We pulled up in my Alfa Romeo wearing Dave’s dad’s suits to try to get into one of the trendiest clubs in Atlanta at the time: Elan.
I gave my keys to the valet, and we approached the bouncer who’d seen us get out of the car. I tried to go first hoping he wouldn’t notice Dave, who almost looked like the kid at the end of the movie Big, swimming in his adult-sized suit. The seersucker I picked out might not have been the most chic-looking, but at least it fit.
“Just act like you own the place,” Dave muttered to me as we made our way to the entrance. What Dave lacked in height, he made up in confidence.
Getting in turned out to be the easy part, socializing with this crowd was a bit more challenging. We got a few drinks and Dave tried unsuccessfully talking to any girl that came within a six-foot radius.
On the surface, this group seemed a bit more polished than at some of the other places we could get ourselves into with our young faces and hodge-podge of fake ID’s: The biker bar that probably figured if we were ballsy enough to enter, then have at it; Confetti’s which was the after-work dance club for all of Atlanta’s bar and restaurant crews, so we could have been bar-backs or busboys paying it sideways; then there were any number of bar & grills that would serve you if you knew the waitress or could smooth talk them; and there was always Clarence Fosters, which was so packed every Thursday to Saturday they couldn’t keep track of what day it was, much less what year you were born.
I went to the bathroom at Elan and was greeted by an attendant. There were empty urinals, but I was never able to go with someone peeing right next to me. The attendant noticed I was eyeing the stalls, so he pushed one open for me and stood aside to let me in.
“Thank you,” I muttered while wondering what kind of tip I was supposed to leave for this experience.
When I finished peeing, I came out and washed my hands, while eyeing all of the different impulse items the attendant had out on the counter. There was mouthwash, cologne, combs, mints, even condoms.
I really wanted a mint, but I didn’t want to have to tip the guy so I held back. When I finished washing my hands I looked for a paper towel, but the attendant beat me to the punch. He offered me the towel he was holding.
Flustered, I just wiped my hands on my seersucker suit and walked out.
While I was navigating the bathroom, Dave had surprisingly lured two women to our table. I nodded as I walked up.
“There’s the dentist,” Dave said.
“Huh?” I asked.
“Marla here, has a question for you.”
Marla suddenly got real close. “I’m a little self-conscious about it,” said Marla.
“Oh, just ask him,” said Dave.
“Okay then,” she looked me right in the eyes. “Do I need braces?” she asked as she smiled at me, a mosh-pit of teeth two inches from my face.
“Uh, ya’ know, I’m a dentist, not an orthodontist, so…”
“Give her your opinion,” Dave said.
“Okay,” I acted like I was studying her teeth, “no, I think they’re fine,” I lied.
When the girls went to the powder room, I looked at Dave. “Dentist?
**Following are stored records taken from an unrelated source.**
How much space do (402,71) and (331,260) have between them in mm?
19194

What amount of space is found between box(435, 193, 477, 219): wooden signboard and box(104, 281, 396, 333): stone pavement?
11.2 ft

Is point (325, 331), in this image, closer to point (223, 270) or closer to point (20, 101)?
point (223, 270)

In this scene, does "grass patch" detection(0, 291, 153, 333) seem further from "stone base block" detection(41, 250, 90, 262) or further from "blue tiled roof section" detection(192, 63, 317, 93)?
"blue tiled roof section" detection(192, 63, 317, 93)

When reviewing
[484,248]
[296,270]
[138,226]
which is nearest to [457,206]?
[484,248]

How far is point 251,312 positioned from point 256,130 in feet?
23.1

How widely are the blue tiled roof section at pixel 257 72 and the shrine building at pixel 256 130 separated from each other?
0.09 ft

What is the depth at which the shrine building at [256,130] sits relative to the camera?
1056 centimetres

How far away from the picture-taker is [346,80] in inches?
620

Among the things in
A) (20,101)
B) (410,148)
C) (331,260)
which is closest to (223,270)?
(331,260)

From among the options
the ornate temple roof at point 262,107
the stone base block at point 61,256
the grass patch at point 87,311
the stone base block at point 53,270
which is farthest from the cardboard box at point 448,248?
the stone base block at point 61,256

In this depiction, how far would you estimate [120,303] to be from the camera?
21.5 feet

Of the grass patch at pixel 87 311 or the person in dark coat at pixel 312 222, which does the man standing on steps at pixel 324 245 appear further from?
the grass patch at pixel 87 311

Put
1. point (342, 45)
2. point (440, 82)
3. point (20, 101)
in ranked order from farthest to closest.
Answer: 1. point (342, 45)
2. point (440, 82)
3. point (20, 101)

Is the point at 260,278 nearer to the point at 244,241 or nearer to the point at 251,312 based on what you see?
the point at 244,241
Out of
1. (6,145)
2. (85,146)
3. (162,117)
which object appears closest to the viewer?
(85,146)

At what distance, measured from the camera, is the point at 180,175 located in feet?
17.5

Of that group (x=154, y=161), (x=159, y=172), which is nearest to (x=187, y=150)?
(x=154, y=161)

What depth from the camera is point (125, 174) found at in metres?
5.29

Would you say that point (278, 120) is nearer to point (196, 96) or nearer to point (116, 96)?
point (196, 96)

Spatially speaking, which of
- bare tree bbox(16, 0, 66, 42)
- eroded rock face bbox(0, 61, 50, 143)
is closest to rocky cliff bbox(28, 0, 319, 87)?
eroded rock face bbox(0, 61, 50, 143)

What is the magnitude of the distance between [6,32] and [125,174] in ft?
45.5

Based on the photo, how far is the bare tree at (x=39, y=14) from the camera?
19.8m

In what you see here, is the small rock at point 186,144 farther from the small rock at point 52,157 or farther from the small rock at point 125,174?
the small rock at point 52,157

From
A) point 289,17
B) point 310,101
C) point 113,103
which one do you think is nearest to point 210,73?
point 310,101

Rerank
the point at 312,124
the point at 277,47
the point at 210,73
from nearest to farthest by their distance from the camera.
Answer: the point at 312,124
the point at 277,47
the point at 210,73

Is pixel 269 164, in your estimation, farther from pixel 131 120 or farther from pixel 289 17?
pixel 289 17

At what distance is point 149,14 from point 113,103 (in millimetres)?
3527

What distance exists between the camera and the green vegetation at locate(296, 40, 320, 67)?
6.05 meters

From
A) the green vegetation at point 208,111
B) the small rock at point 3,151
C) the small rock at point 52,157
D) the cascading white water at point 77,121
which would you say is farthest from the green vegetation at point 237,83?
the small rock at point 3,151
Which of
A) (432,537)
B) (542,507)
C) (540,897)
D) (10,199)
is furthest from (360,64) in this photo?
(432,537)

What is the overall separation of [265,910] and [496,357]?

And what are you?”
“Of course, you get the cool job.”
Dave just shrugged. “Look, my Dad and Carine are at my house tonight, so let’s take these two to Carine’s.”
“I don’t know,” I said.
“Dude,” he answered with his multi-purpose word. Depending on inflection, it could mean many things including: “come on, let’s do it”; “don’t even think about it”; “awesome”; or the definitive “you fuckin’ kiddin’ me?” This one was a “come on, be my wingman” type of utterance.
The Alfa was only a two-seater, so the girls had to follow us. I’d never been to Dave’s Dad’s girlfriend’s house so Dave navigated.
Carine’s place was in a Brady Bunch style Dunwoody neighborhood. The house had a For Sale sign in the yard and lockbox hanging from the front door. We pulled up the driveway and Dave hopped out.
“Keep them busy for a minute,” he said as he ran around the back.
“You don’t have a key?” I called out.
“Dude,” Dave answered over his shoulder with the “you fuckin’ kiddin’ me” inflection.
I kept the girls busy by showing off my new car until Dave opened the front door of the house from inside. The girls and I entered, taking in all that this single mom’s house had to offer: flowery wallpaper here, pink pillows there, a family portrait of Carine and her kids over the fireplace.
Dave’s girl spoke first. “You married?”
“No, no. Divorced,” Dave said, as he took the picture off the wall and turned it away from us.
“You build this place?” the girl asked, still believing Dave was an architect.
“You like it?” he threw out.
She looked around again. “I do,” she blurted.
“I did,” Dave lied, “let me give you a tour.”
A half hour and several discussions about teeth later, Marla must have thought I was either gay or not that into her and she gave up. She went to look for her friend and they both left shortly thereafter.
Later that night Dave and I recounted our evening over scattered, smothered and covered omelets at Waffle House. Dave had the time of his life. I, on the other hand, did not.